Ponadto w archiwach Kremla wciąż zamknięte są setki stron dokumentów. Najprawdopodobniej Rosja nie otworzy do nich dostępu, gdyż tylko potwierdzą fakt ludobójstwa narodu ukraińskiego.

Przygotowanie ziarna do wysyłki do zsypu w kołchozie im. G. I. Pietrowskiego. z w. Pietrowo-Solonycha, obwód mikołajowski, 1933 — Centralny Państwowy Fotoarchiwum Ukrainy im. H. S. Pszenicznego

Głód był spowodowany nieurodzajem

Ten mit można uznać za odmianę poprzedniego – mówią, że nie było Hołodomoru, był głód z powodu złych zbiorów. Co więcej, nie było ukierunkowanej polityki Stalina i jego zwolenników przeciwko narodowi ukraińskiemu.
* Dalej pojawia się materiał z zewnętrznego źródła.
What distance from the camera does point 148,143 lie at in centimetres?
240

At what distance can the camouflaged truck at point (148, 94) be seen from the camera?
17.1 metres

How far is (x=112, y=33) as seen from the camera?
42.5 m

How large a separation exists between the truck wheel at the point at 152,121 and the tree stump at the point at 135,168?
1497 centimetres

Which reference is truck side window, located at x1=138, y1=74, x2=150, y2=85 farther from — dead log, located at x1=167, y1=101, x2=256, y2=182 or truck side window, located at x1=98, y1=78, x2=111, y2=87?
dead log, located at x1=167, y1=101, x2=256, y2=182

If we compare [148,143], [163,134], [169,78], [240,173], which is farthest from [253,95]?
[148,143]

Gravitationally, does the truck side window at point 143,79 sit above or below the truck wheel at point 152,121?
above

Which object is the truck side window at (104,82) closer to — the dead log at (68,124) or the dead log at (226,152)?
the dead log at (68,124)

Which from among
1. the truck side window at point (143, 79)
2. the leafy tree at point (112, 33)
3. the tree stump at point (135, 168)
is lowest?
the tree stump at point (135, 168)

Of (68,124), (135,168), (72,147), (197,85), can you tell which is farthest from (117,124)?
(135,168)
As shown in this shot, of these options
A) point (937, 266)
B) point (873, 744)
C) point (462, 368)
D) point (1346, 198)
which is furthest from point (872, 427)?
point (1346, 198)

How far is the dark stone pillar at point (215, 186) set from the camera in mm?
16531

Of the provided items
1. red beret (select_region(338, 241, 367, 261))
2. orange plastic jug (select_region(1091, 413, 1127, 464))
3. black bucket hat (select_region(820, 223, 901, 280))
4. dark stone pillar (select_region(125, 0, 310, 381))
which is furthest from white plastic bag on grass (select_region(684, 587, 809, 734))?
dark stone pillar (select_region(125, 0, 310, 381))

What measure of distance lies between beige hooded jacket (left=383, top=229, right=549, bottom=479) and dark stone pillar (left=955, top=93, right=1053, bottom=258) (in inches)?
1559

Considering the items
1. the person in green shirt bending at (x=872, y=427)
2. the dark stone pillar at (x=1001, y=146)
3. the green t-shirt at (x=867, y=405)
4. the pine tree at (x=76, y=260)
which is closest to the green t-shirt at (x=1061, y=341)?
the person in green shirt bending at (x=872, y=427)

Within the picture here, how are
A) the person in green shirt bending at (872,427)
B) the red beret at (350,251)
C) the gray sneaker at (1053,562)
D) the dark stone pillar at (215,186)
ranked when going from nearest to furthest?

W rzeczywistości Hołodomor nie był spowodowany złymi żniwami. Przyczyniły się do tego celowe działania władz radzieckich — niszczenie głodem — wobec ukraińskiej wsi. W 1932 roku nie odnotowano żadnych krytycznych warunków pogodowych, które mogłyby doprowadzić do niedoborów zbóż i śmierci ponad 7 milionów ludzi. W tym roku w porównaniu do 1931 r. rzeczywiście zebrano mniej zboża (12,8 mln ton wobec 17,7 mln ton w 1931 r.). Powodem słabszych plonów była źle przemyślana polityka skupu zboża: we wsiach nie było dość zboża do obsiewania pól, coraz więcej było wywożone z USRR, nie pozostawiając nic do siewu. Ale nawet ta ilość wystarczyłaby, by uniknąć głodu, gdyby nie wycelowana polityka skierowana na ludobójstwo.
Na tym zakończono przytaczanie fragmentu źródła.